It’s Thursday evening and I’ve just arrived in Jerusalem, along with a few of my JCRC colleagues and a dozen Christian ministers from around Greater Boston. We’ve been in the north – visiting Haifa, the Galilee, and the Golan Heights – since Monday on a JCRC study tour chaired by Reverend Greg Groover and Rabbi Joel Sisenwine.
While we have, for most of my time at JCRC, regularly brought groups of civic leaders to Israel twice a year, this particular study tour has been a long time awaited. Many of our group – some longtime partners of JCRC, some more recent colleagues in interfaith spaces – had planned to come with us in the summer of 2020. And then…
But we’re finally back and I couldn’t be more joyous as we arrive in Jerusalem. For me this is a blessing; to introduce this land and people that I and our community are so connected to, to our friends and partners.

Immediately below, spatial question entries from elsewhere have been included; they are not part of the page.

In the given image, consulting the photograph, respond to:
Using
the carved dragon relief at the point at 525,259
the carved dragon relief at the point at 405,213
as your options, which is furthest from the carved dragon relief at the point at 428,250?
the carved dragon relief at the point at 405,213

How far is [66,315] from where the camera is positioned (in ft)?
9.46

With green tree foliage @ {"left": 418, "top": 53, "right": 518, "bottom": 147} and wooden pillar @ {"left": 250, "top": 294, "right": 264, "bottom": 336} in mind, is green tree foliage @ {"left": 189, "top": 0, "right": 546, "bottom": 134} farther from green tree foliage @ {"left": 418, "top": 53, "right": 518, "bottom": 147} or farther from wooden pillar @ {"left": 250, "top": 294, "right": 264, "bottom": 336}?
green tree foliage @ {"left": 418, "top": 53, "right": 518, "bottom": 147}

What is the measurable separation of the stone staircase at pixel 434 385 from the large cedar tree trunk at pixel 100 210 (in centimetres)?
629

And it’s an opportunity to see Israel through the eyes of our partners, to hear their questions, to engage in deep conversations, that enrich our understanding together of this place that matters to all of us in different ways.

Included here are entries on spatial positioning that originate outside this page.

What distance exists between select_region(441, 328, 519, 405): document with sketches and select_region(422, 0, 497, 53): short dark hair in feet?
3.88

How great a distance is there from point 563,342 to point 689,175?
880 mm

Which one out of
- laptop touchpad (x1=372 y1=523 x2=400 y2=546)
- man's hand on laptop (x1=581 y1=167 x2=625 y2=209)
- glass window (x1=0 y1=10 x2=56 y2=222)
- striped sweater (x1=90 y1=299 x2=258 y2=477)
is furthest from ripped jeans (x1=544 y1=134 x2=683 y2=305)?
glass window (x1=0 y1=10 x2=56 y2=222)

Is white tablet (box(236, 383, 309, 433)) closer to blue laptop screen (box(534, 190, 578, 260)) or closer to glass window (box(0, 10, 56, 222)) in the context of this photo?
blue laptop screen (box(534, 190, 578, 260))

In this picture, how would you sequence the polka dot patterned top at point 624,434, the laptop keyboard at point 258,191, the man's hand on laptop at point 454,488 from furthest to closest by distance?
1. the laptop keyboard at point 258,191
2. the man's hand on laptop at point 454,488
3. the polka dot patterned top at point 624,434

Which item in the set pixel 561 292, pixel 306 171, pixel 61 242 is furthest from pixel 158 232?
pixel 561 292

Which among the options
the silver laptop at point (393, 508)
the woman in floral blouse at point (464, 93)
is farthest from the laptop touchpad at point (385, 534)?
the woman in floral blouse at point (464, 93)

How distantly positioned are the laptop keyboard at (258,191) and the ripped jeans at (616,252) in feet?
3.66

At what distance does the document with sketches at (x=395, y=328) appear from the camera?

I don’t typically reflect on these trips until we are back home. I look forward to sharing some thoughts with you in the coming weeks when I can convey the totality of who we’ve met and what we’ve heard. We’re not even half way through our journey at this point.

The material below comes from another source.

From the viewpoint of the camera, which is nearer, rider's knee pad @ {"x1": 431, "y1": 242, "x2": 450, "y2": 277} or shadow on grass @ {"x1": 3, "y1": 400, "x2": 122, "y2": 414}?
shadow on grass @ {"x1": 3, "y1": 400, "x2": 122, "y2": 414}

But whether it’s meeting visionaries like Mohammad Darwashe of Givat Haviva earlier today, visiting communities like Yemin Orde, which so many of us in Boston are passionate about, bearing witness to our partners’ baptisms in the Jordan River, or having serious geopolitical conversations standing on Mount Bental,* I, and our relationships, are already being enriched by a dialogue that hasn’t been possible in this way over these difficult two years.
I am looking forward to the rest of our journey with gratitude to our Christian leaders who accepted our invitation, and to those in our community who help make this work possible.
*P.S. Also, I’ve already introduced them to Kippah Man in Jerusalem, amongst many personal favorite places to go and people to talk to here.